A team of scientists including NRI researchers has developed an engineered bee feed supplement that could help tackle the alarming decline in honeybee populations worldwide. The study, published in Nature on 20 August, reveals that a precision-engineered yeast supplement, designed to provide essential compounds found in plant pollen, significantly improves honeybee colony reproduction.

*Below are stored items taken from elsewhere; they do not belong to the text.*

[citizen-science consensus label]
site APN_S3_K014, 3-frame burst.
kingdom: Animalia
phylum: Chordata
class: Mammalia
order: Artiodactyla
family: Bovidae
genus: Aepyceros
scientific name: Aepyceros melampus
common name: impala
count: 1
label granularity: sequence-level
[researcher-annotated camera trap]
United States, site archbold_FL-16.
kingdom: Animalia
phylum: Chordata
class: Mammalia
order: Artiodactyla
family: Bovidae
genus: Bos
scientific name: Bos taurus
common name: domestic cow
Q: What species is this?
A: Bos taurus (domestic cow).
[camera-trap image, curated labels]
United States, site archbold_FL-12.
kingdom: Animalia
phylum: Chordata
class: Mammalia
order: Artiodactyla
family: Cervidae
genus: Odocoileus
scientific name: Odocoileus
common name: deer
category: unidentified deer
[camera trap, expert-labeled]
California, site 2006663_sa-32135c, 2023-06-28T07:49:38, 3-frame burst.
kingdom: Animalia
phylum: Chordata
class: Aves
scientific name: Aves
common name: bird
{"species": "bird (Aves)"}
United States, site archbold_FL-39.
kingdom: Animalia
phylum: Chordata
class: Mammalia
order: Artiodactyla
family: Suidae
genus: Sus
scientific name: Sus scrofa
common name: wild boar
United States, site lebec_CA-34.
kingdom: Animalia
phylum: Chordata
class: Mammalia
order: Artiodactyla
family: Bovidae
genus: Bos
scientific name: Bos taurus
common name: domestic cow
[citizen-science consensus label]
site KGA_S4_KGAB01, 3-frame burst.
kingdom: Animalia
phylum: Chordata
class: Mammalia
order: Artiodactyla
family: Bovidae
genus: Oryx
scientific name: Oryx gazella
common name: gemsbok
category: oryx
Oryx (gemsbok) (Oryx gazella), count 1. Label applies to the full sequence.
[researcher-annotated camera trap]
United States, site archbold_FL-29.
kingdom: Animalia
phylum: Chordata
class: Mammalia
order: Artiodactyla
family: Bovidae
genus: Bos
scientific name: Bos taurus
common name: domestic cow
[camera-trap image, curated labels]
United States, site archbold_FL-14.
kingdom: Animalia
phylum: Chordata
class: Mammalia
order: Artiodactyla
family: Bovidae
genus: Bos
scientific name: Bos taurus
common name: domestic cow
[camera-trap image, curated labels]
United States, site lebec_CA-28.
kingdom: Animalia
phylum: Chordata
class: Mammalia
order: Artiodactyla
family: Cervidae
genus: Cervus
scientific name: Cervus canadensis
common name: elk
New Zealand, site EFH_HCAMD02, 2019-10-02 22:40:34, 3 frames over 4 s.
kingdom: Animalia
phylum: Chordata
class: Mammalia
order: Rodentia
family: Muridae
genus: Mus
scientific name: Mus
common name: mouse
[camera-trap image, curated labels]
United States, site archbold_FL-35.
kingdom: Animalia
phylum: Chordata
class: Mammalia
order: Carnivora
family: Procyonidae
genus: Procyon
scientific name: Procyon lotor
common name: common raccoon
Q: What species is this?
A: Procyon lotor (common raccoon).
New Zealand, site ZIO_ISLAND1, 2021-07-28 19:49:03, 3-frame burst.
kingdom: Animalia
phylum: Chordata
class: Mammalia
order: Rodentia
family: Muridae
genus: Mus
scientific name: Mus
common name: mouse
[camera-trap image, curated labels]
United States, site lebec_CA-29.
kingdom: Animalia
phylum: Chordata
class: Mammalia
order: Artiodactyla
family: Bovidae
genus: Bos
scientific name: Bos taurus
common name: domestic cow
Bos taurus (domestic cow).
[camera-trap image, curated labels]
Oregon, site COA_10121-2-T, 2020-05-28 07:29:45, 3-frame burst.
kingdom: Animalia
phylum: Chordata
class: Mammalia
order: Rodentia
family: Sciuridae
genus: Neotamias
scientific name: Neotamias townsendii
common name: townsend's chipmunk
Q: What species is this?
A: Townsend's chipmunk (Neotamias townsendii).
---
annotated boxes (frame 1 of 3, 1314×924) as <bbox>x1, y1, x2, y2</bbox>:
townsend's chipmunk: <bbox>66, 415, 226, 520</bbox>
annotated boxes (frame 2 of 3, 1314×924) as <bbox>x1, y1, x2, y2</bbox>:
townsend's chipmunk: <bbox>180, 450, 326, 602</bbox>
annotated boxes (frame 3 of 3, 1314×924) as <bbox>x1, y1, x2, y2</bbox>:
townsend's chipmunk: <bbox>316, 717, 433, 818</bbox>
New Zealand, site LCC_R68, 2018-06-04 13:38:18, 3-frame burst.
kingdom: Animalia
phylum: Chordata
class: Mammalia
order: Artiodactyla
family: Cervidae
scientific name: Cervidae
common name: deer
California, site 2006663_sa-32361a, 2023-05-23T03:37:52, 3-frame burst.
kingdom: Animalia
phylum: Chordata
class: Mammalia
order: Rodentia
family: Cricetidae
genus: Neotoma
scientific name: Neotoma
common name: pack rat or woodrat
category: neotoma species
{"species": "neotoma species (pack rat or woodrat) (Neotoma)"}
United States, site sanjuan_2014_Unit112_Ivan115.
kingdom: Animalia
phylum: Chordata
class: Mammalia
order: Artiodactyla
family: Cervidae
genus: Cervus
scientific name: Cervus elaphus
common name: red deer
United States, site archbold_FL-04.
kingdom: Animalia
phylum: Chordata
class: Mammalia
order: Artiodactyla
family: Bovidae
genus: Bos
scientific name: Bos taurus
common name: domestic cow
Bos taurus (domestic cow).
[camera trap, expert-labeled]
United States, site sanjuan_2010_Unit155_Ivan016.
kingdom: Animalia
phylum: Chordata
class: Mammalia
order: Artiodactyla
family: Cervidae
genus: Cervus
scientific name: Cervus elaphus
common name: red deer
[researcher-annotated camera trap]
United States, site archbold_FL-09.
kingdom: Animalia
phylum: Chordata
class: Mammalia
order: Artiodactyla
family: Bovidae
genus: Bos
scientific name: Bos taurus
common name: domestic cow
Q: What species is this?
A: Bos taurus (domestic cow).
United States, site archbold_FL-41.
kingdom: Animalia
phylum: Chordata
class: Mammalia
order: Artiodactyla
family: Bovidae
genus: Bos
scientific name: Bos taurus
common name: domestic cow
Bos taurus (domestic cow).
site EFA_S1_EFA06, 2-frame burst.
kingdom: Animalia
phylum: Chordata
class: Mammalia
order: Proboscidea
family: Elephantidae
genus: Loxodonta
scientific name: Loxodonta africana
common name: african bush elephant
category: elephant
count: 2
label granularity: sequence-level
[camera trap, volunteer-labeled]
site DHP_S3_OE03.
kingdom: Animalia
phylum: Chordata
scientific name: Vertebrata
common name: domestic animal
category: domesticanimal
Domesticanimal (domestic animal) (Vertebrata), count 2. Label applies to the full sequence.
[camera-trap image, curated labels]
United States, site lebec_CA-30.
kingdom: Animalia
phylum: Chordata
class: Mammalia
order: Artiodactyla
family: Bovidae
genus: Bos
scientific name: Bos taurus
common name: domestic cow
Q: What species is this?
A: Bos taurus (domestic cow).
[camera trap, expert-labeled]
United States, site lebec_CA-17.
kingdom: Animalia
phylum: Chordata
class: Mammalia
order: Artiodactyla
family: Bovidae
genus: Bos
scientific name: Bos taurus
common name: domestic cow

Led by the University of Oxford, the research also involved key contributions from the Royal Botanic Gardens Kew and the Technical University of Denmark. NRI’s
Identifying the missing nutrients
Honeybees depend on a diverse diet of pollen to supply sterols – specialised lipids critical for growth and reproduction. However, climate change and agricultural intensification are reducing floral diversity, forcing beekeepers to rely on commercial pollen substitutes. These, however, lack the right sterol compounds, leaving bee diets nutritionally incomplete.
Through delicate work including dissecting individual nurse bees to separate the guts, and advanced chemical analysis, the team identified six sterols, 24-methylenecholesterol, campesterol, isofucosterol, β-sitosterol, cholesterol, and desmosterol, that dominate in bee tissues. Before this work, it was unclear which of the diverse sterols in pollen were critical for bee health. ‘Our analysis identified exactly which sterols bees uses, giving us a precise nutritional target for the modified yeast,’ said Phil Stevenson, Professor of Plant Chemistry at NRI and co-author of the study.
Engineering a solution
Researchers used CRISPR-Cas9 gene editing to engineer the yeast Yarrowia lipolytica to produce the exact mixture of these sterols sustainably. Y. lipolytica was selected since this yeast has a high lipid content, has been demonstrated as food-safe, and is already used to supplement aquaculture feeds. The yeast biomass was then cultivated, harvested, and dried into a powder that could be mixed into artificial pollen diets.
In controlled three-month feeding trials, colonies given the sterol-enriched supplement reared up to 15 times more larvae to the viable pupal stage than colonies on sterol-deficient diets. These enriched colonies also sustained brood rearing for longer, and the sterol profile of their larvae matched that of naturally foraged bees.
Benefits for bees, biodiversity, and agriculture
Pollinators like honeybees contribute to the production of over 70% of leading global crops and declines in bee populations threaten food security and biodiversity alike. ‘Honeybees are critically important pollinators for the production of crops such as almonds, apples, and cherries and so are present in some crop locations in very large numbers, which can put pressure on limited wildflowers. Our engineered supplement could therefore benefit wild bee species by reducing competition for limited pollen supplies,’ Professor Stevenson explained.
The yeast-based supplement could be commercially available within two years, offering beekeepers a sustainable way to improve colony resilience without depleting natural pollen sources. Beyond honeybees, the same technology could be adapted to support other pollinators and even farmed insects, opening new avenues for sustainable agriculture.
Looking ahead
While the results are promising, large-scale field trials will be essential to confirm long-term benefits and pollination outcomes in real-world agricultural settings. The researchers are optimistic about scaling the approach and integrating it into bee management strategies.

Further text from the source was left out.